Please don't turn my church into a minimart!
When churches must sell their buildings, congregants often have strong feelings about appropriate reuse.
David Smith is gearing up for some tough choices over the next couple of years - about 70 in all. That's because as chancellor of the Roman Catholic Archdiocese of Boston, Mr. Smith will soon oversee the largest sell-off of church real estate in American history, as the downsizing diocese puts as many as 70 local parish buildings on the block. Because these properties have become much more than bricks and mortar to longtime members, assessing an offer's reasonableness marks only the start of the seller's dilemmas.
"Value in our case is not only money. It's also reuse," Mr. Smith says. "We're not going to sell necessarily to the highest bidder."
As Boston Catholics weigh what's to come in the afterlife of their holy buildings, they face a subtle struggle that's hardly unique to their situation.
Those who have owned anything from a family homestead to a humble Protestant meetinghouse can probably relate to the notion that certain buildings acquire a type of sacredness with time - and that means certain reuses after a sale would rise to the level of desecration.
When time comes to sell, owners of symbolic real estate confront a classic tradeoff. To impose restrictions would be to cut into profits that could fund the next meaningful enterprise.
But to sell without restrictions, or without regard for a buyer's intentions, one would run the risk of transforming a home or church building into something that mocks or erases all that the beloved site once represented.
So sensitive is the territory that even the most respectable of reuses can stir up hard feelings.
For instance, some years ago in Yellow Springs, Ohio, a Baptist congregation outgrew its building and sold it to buy a new one. But those who remember worshiping inside still haven't accepted that someone turned their church into a private home, according to Lindsay Jones, a religious architecture scholar at Ohio State University.
"People stop him and tell him how they got married in his living room," says Mr. Jones. "They find it irksome. It's intrinsically tied to its original function, so [to them] he's exploiting it in a way."
To head off bitter feelings, and perhaps even find a well-appreciated reuse, some sellers are investigating the intentions of prospective buyers and establishing social criteria to guide their decisionmaking. In the parlance of Roman Catholic canon law, the former church building returns to a use that is "profane but not sordid."
And in sorting out that distinction, in Catholicism and elsewhere, sellers seem to struggle to express something about who they are at the core.
As an active Methodist layman for 60 years, Charlie Johnson of Port Charlotte, Fla., has taken part in a number of church building sales. Yet even when the people are moving on to something bigger and better, he always urges the congregation to be careful about the buyer.
"I would never want to see a house of worship turned into a bar, a saloon, or even a grocery store that sells alcohol," says Mr. Johnson. "It'd be denigrating the church."
In Maine, the Roman Catholic Diocese of Portland refuses to sell a building to any buyer who might turn the property into either an abortion clinic or a pornography business. Either use would egregiously violate values the church has always represented, according to finance officer David Toomey.
Instead, the diocese aims when possible to extend a building's potential as a force for good into the future. Example: rather than take top dollar for St. Dominic's church and school in Portland's pricey West End, the church sold it to the City of Portland in the mid-1990s for just $50,000.

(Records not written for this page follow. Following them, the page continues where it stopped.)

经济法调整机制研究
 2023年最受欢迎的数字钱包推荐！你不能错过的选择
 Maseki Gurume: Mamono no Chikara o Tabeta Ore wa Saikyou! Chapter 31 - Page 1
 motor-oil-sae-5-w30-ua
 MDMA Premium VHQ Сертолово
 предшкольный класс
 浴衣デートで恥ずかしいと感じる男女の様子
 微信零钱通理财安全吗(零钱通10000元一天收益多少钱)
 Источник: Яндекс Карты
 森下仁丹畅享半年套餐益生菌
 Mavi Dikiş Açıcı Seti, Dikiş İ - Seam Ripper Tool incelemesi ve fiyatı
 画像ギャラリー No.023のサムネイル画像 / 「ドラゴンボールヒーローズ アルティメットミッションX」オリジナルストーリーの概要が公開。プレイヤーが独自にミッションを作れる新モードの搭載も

The reason: The city proposed to make the site into a mix of housing and an Irish-American heritage center.
"When we're selling buildings, we're weighing what does the most good," says Mr. Toomey. "We try to steer toward a use that is appropriate, acceptable to the [wider] community, and ideally would benefit the church community, in some way."
In Boston, a $10 million deficit in the current fiscal year has complicated dilemmas further. The archdiocese will reject "blasphemous" proposals, says Smith, as well as unrealistic designs, which he fears might serve to cloak a buyer's true plans.
But tough money problems mean the archdiocese can't be quite as choosy as its neighbors to the north in Maine.
"Would I rather see housing than a supermarket? Yes," says Smith, noting the housing shortage in the Boston area. "But if I'd only be getting a limited amount of housing, and I could get three times the money for a supermarket, then that [supermarket] might be the way to go."
Not all property sellers anguish over subsequent uses. Most commercial buildings, for instance, sell with zero regard for how appropriately the second use might complement the first. As long as the zoning works and the price is right, the buyer's plans for the space as a rule matter not a whit.
But churches, and private homes in some cases, tell a different story. With them, people often connect so intimately as to feel the buildings have come to represent their very identities as persons, according to Peter Williams, professor of comparative religions and American studies at Miami University (Ohio).
So in deciding what they will and will not accept as a subsequent use, people seem to declare what they stand for - and how they want to be remembered.
"This is how you tell someone who you are. Especially in ethnic communities, you say, 'I'm a member of such-and-such a parish,' " says Professor Williams. "You are no longer who you used to be in some sense if your church moves."